A team of scientists based primarily at Moorfields Eye Hospital and University College London has performed a study implanting embryonic stem cell patches on to the retinas of two patients with age-related macular degeneration and demonstrated significant improvements in their vision. The early results of this were published in the March edition of Nature Biotechnology (da Cruz et al. 2018).
AMD is among the commonest causes of visual loss in developed countries and results from damage to the macula; the 5mm area of the retina (nerve tissue lining the inside of the eye) which is most densely packed with photosensitive rod and cone cells. Specifically, AMD is caused by damage to a layer of cells in the retina called the retinal pigment epithelium (RPE) which underlies and supports the rods and cones. AMD usually occurs in the 5th and 6th decade and manifests as progressive central visual loss resulting in difficulty recognising faces, reading and driving. While gene therapy strategies (usually using adeno-associated viruses) have delivered important early successes in rare monogenic retinal diseases like Leber congenital amaurosis and choroidaemia, stem cell approaches are more appropriate in degenerative conditions like AMD which result from multiple genetic and environmental risk factors.
In the study, human embryonic stem cells (hESCs) from the UK cell bank were expanded, differentiated into RPE and grown on a plastic membrane. An initial safety study involving the intraretinal injection of these cells in 80 mice confirmed that their persistence at 26 weeks with no resulting teratomas whereas the administration of undifferentiated hESCs did result in these tumours. The RPE patches were then delivered into the retinas of 10 pigs using a custom-designed delivery tool. This showed limited inflammation at the site comparable with controls which received a cell-free patch. Importantly there was no evidence of metastasis of hESCs to distant sites when multiple tissues were analysed by PCR- a very sensitive method for detecting specific DNA sequences.

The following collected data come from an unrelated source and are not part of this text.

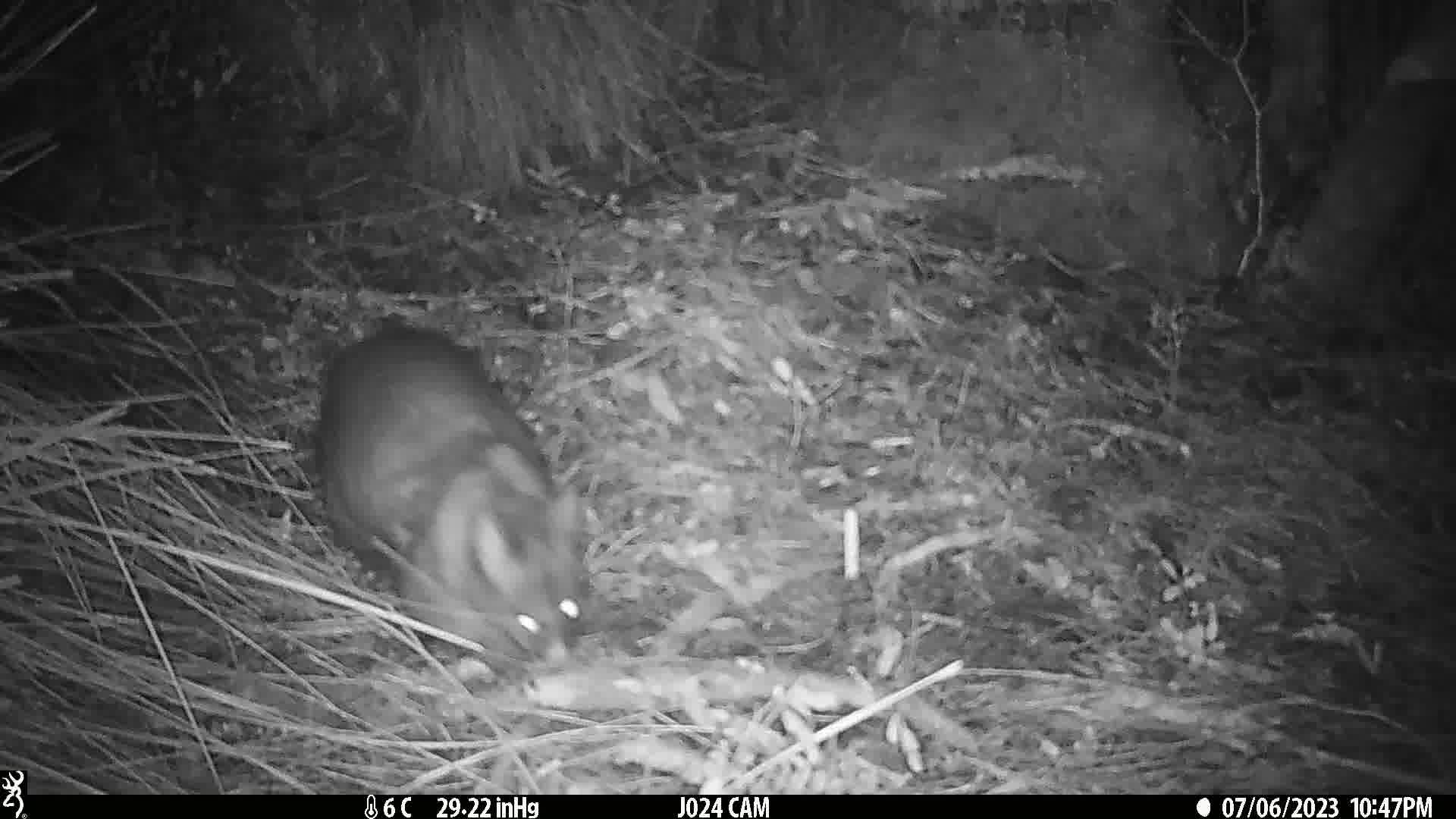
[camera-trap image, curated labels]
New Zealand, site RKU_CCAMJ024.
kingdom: Animalia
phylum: Chordata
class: Mammalia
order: Diprotodontia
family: Phalangeridae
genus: Trichosurus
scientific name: Trichosurus vulpecula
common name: common brushtail possum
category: possum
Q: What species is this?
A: Possum (common brushtail possum) (Trichosurus vulpecula).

The goal of the clinical trial was to demonstrate safety and efficacy of the patch as well as graft stability in the absence of long term systemic immunosuppression. The first two treated patients who had severe AMD showed that the grafts were still present at 12 months with some local migration of hESC-RPE cells to the surrounding areas. Significant improvements in visual acuity were observed in both patients using a variety of validated measures including best corrected visual acuity via the standard ETDRS letter-reading chart where the patients improved by 21 and 29 letters. One patient treated with a patch later experienced a retinal detachment. However this was limited, fully corrected with surgery and is a recognised complication of retinal surgery.

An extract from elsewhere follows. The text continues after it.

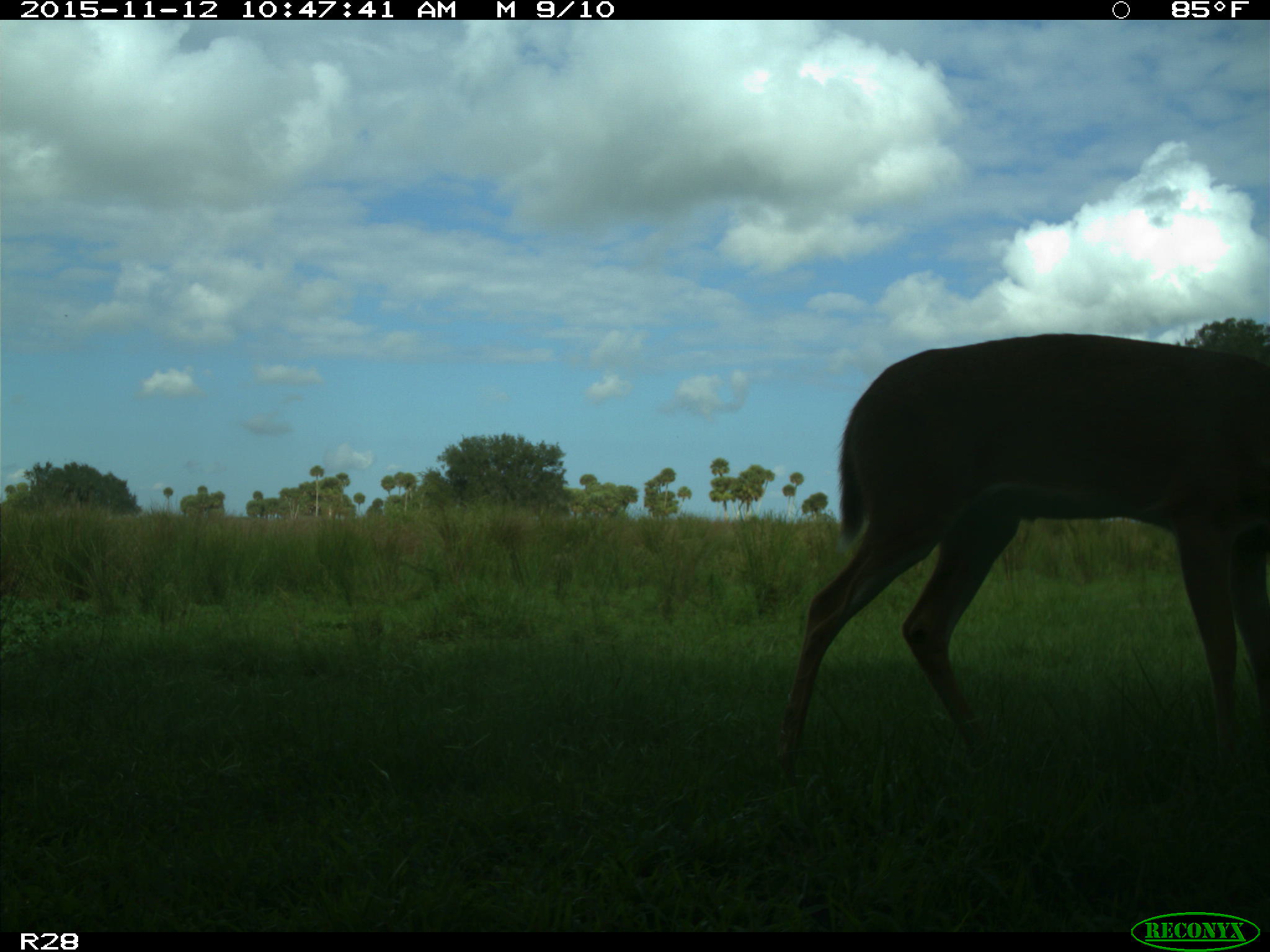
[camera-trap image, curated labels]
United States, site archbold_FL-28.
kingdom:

To contextualise this improvement, the current gold standard treatment for this disease is repeated intraocular injections of anti-VEGF therapies to prevent the growth of fragile retinal vessels which drive progression. The 2006 ANCHOR trial published in the New England Journal of Medicine (Brown et al. 2006) demonstrated mean improvements from baseline of 6 to 8 letters at 12 months in the anti-VEGF groups although these patients had milder disease than the two patients in this study.

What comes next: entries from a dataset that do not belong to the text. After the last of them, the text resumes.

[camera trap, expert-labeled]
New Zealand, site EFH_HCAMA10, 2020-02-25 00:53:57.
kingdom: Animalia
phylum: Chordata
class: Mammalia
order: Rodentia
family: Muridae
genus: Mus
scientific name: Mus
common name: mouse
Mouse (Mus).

A Japanese group has safely treated AMD patients using RPE cell sheets derived from induced pluripotent stem cells (iPSCs) but did not demonstrate improvement in visual acuity. (Mandai et al. 2017) The development of iPSCs has generally reduced the need for embryonic stem cells which are more controversial and difficult to obtain but the authors of this study point out that hESC patches can be prepared more quickly where disease is rapidly progessing.
In conclusion, results from the first two cases show that hESC-RPE patches appear safe and efficacious. Upcoming studies will shed more light on the maximal duration of benefit and whether it is possible for disease to re-emerge in the implanted patch and will give us greater safety data. If stem cell patches can be made cost-effective, they could become the new gold standard treatment for degenerative retinal diseases like AMD and diabetic retinopathy which are two of the commonest causes for blindness worldwide.
Brown, D. M., et al. (2006). “Ranibizumab versus verteporfin for neovascular age-related macular degeneration.” N Engl J Med 355(14): 1432-1444.
da Cruz, L., et al. (2018). “Phase 1 clinical study of an embryonic stem cell-derived retinal pigment epithelium patch in age-related macular degeneration.” Nat Biotechnol 36(4): 328-337.
Mandai, M., et al. (2017). “Autologous Induced Stem-Cell-Derived Retinal Cells for Macular Degeneration.” N Engl J Med 376(11): 1038-1046.